I've been putting this off for a while. Not because I didn’t know how I feel about the movie, but because of the tragedy in Aurora Colorado. I want to say that my heart goes out to all those people and their families. I have felt extremely close to this since I heard the news on the morning of the 20th. I distinctly remember Columbine and I can tell you exactly where I was when 9/11 happened. Those awful events will forever haunt our country and our lives. It is truly sad that Aurora has to take its place among those events. I felt that I was somewhat removed from Columbine because I was no longer in high school when it occurred. I also felt removed from the events of 9/11 because it was taking place in large metropolitan areas on high profile targets while I lived in a decidedly small community a good distance from the bustle of the big cities. Aurora, on the other hand, took place in a movie theater, a place of wonder and joy for many around the world. It felt to me that this had taken place in my world and in a place I felt safe and at home. I love movies and to think that this could happen in a place I go to forget the world around me is disturbing. I can‘t begin to imagine the pain, loss, and fear that took place in that community, but I do know that this cowardly act cannot break our spirit and take away the small joys that we have when we go to the movies. We cannot let this one evil man destroy our love of sitting in a theater with family and friends to enjoy, for a couple of hours, an escape from the cares of this world. I feel horrible for those people that were in that theater and have had a great movie tainted forever because one fool had to destroy peoples lives because of his own demons (if you want to destroy yourself don’t take other people with you). We must not forget those people and the lives that they lived. They will forever be more important to this world than the scum (I will not use his name because he doesn’t deserve that kind of care) who took them from it. God bless them and keep them.

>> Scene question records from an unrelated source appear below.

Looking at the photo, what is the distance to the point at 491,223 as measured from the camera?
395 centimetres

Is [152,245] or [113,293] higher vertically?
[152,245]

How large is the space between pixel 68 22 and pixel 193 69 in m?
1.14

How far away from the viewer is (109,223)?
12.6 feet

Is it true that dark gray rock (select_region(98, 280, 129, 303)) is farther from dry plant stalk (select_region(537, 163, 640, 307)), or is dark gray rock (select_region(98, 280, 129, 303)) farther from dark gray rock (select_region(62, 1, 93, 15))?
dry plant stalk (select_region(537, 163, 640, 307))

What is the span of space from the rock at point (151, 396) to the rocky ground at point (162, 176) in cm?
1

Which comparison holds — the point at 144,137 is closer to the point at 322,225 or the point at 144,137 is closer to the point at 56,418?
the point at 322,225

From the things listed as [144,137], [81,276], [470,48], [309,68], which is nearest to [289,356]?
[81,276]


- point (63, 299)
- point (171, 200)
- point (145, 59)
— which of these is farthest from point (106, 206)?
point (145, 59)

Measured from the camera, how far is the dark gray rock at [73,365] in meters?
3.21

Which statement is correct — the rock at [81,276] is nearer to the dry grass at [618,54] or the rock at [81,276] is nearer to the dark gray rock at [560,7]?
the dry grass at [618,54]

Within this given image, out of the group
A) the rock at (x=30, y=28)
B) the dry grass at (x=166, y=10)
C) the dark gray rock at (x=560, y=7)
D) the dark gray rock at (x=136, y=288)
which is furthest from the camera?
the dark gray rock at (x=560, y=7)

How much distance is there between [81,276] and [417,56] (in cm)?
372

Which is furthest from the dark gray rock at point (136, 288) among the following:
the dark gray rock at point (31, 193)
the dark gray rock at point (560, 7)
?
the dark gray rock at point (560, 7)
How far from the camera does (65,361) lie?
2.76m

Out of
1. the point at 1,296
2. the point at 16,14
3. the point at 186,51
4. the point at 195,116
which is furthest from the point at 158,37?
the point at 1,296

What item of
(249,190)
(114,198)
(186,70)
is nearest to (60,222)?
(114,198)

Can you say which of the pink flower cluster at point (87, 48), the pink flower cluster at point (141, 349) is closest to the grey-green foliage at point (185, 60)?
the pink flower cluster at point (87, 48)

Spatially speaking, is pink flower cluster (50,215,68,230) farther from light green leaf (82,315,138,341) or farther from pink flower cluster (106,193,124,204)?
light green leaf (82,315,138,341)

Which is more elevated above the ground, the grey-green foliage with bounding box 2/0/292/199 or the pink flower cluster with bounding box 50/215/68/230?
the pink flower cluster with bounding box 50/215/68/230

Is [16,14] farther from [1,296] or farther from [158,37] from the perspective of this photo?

On a different note, if you’ve been paying attention you know how I feel about the movie soundtracks of Hans Zimmer (Hint: One Note). But for all the uninspired music he produces he is one upstanding gentleman. Hans has written a song to honor the memory of those people who died in Aurora and to help those who are dealing with the aftermath. Simply titled “Aurora” the proceeds from the song go to the victims and their families and you can help the cause by purchasing the song through iTunes (it‘s only $1.29 and it‘s worth it). I may have issues with the way he scores movies, but that does not change the fact that he is one heck of a human being. Keep it up Hans, I’m behind you 100%.

Well, after that, my thoughts on the Dark Knight Rises, seem unimportant. Movies are certainly not more important than lives, but I know that if I stop these reviews, then in some way that allows the shooter to win. That can’t happen, and I won’t let it. Spoiler Warnings Abound!!! You Are Warned!!! I'm Not Kidding I Will Spoil The Movie So Bug Out Now If You Want To Stay Clean And Clear!!!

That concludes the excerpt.